A climate change course is required learning for all incoming freshmen at the University of California San Diego starting this semester.
The “Jane Teranes Climate Change Education Requirement” will help students learn about the “fundamental challenge that we face in the university [or] on this planet in the coming hundred years,” Professor Sarah Gille told The College Fix on a phone interview.
Gille, a climate scientist, served on the faculty senate workgroup with the administration to finalize the requirement.
The 30 percent of the class content “should be focused on understanding and addressing climate change and its impacts,” according to an academic senate memo.
“Students can fulfill the requirement in courses that span the entire curriculum,” Gille told The Fix when asked about possible pushback from students who study in fields unrelated to climate change.
“There are courses in literature that cover the literature related to climate change – climate fiction, for example – and there are courses in policy, there are courses in environmental economics,” Gille said. “Students may feel like this is an unexpected requirement, but it’s not intended to increase their time to degree.”
The requirement “does not increase the number of courses required for graduation” according to a university website.
Gille said “the impact will be different for different students” and that the classes in the various departments will cause students to “confront climate questions in very different ways and that will equip them in different ways for what happens next.”
Qualifying classes this semester include “Gender and Climate Justice,” “Philosophy and the Environment” and “Intro to Environmental Studies,” according to the university.
With regard to the veracity of climate change and its impact on the environment, the professor said that “scientists are intrinsically super skeptical” and that “there is indisputable evidence for the climate change that we see.”
Climate change claims ‘used to justify restrictions on everything,’ expert says
But a researcher with the California Policy Center questioned the claims of climate change proponents.
Edward Ring said “the entire meaning of the phrase ‘climate change’ is propaganda,” during a phone interview with The Fix. He is the director of water and energy policy for the conservative think tank.
It’s “a concept that’s used to justify restrictions on everything, from the ability to build new homes and roads and other infrastructure to water and energy projects to the food we eat or travel, to how much we consume of literally anything,” Ring said.
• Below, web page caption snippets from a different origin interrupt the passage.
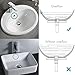 KES Pop Up Drain with Overflow with Detachable Hair Catcher Sink Drain Strainer for Bathroom Sink Drain Matte Black, S2018A-BK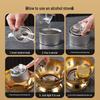 ZISIZ Stainless Steel Mini Hot Pot Set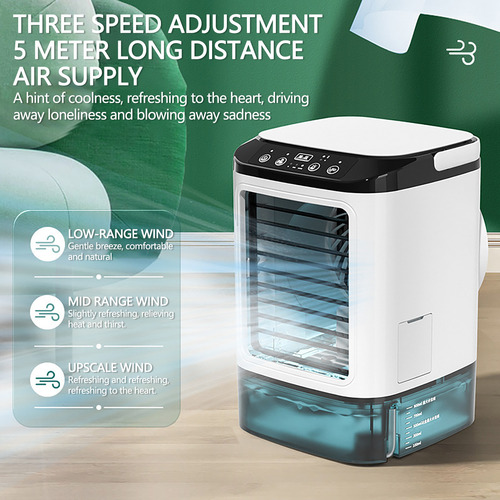 Ventilador En Aerosol De Carga Para Escritorio P, Humidifica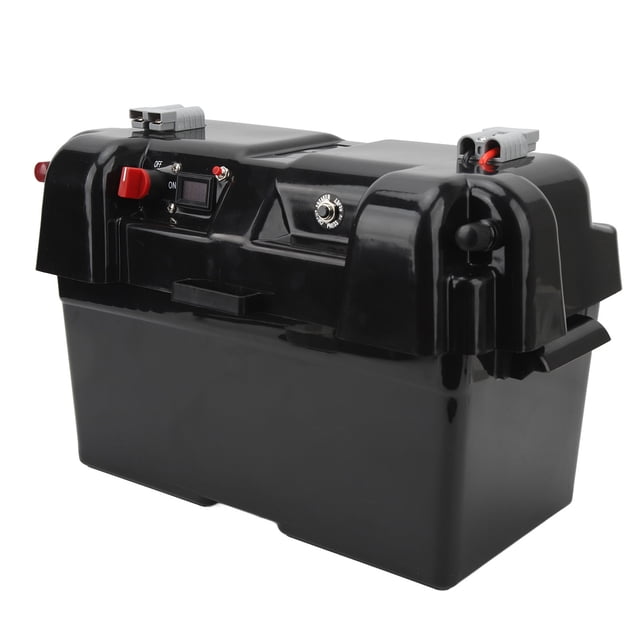 Marine Battery Box, Battery Box Power Center Circuit Breaker Portable Reset Switch for Camping Truck
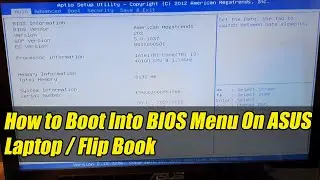 How to Boot Into BIOS Menu On ASUS Laptop / Flip Book | Use These Function Keys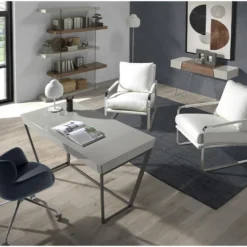 Fauteuil En Croûte De Cuir Et Pieds En Acier 5026 ANGEL CERDA 15 Fauteuil En Croûte De Cuir Et Pieds En Acier 5026 ANGEL CERDA -Promos Fauteora Magasin fauteuil 18430003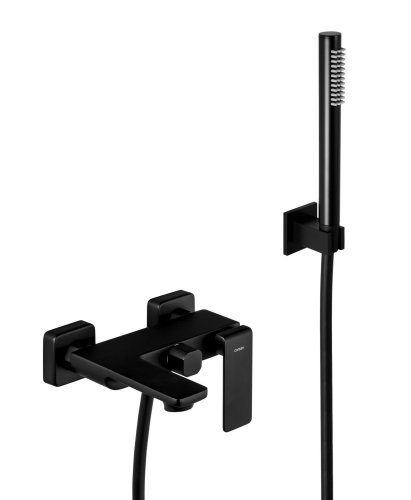 Смеситель для ванны Corsan TRINO BLACK MATT с изливом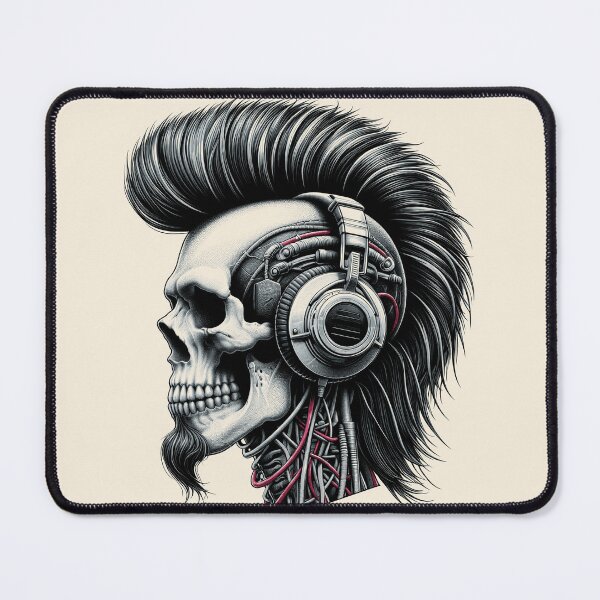 Item preview, Skull wearing Headphones #24 designed and sold by elektronen.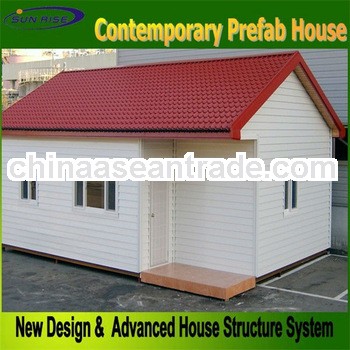 Sunrise ecnomic and new concept prefabricated camping house
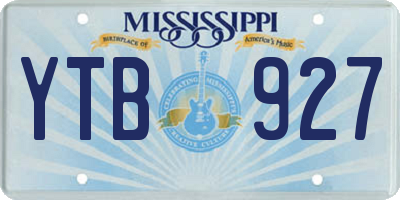 MS license plate YTB927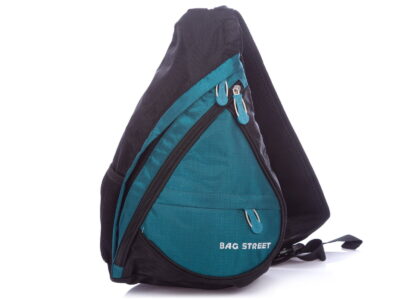 Turkusowy plecak rowerowy na jedno ramię Bag Street 4388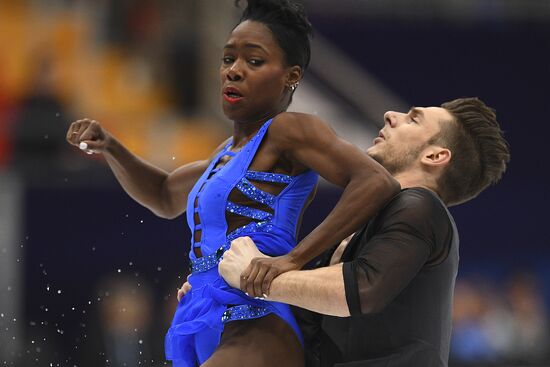 European Figure Skating Championships. Pairs' short program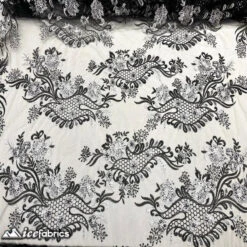 Luca Lace Fabric | Floral Embroidery Lace 25 Luca Lace Fabric | Floral Embroidery Lace -Luxtex Store luca lace fabric floral embroidery lace 352458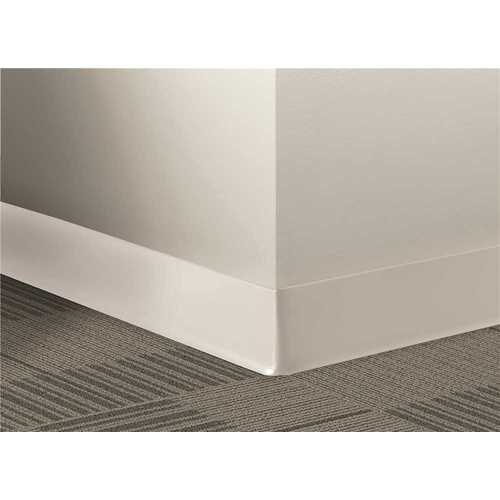 2.5 in. x 4 ft. Icicle Vinyl Wall Cove Base White - pack of 30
He has written several books about public policy, including one on water policy, according to his bio.
He cited scientists like former Georgia Institute of Technology climatologist Judith Curry and former MIT climate scientist Richard Lindzen, and “so many … impeccably credential[ed scientists] that are telling us this is not a crisis.”
Moreover, he spoke of climate change being used to justify projects such as mining lithium, cobalt, and copper in Indonesia, West Africa, and South America.
“The resource requirement for so-called renewable energy is about ten times the resource requirement for conventional energy,” Ring said.
He called it “neocolonialism” and said “it’s a form of imperialism hiding behind ‘green’ ideology.”
“It’s a form of corporatism where you have government-funded corporations monopolizing entire industry sectors,” Ring said. “And it’s all being done in the name of saving the planet.”
When asked about pros and cons of climate change requirements for undergraduates, he said that any environmental course requirement at a university level should present climate change as a theory, and not as a “settled science.”
Ring spoke about some “hopeful signs,” when asked about the overall trends of recent degree requirements in higher education.
He said that parents and students are waking up to the idea that many degrees aren’t worth anything and beginning to demand that “their tuition buys an education that’s marketable,” while Governor Ron DeSantis in Florida and activists like Chris Rufo, are “making some significant changes in some of their colleges and universities.”
However, the process of turning around trends in higher education is often “one step forward and two steps backward, because the woke bureaucracy and the climate crisis bureaucracy are so entrenched that they get around these things.”
Higher education leaders will change labels on courses and ideologies which parents and students object to and “go right on indoctrinating students,” Ring said.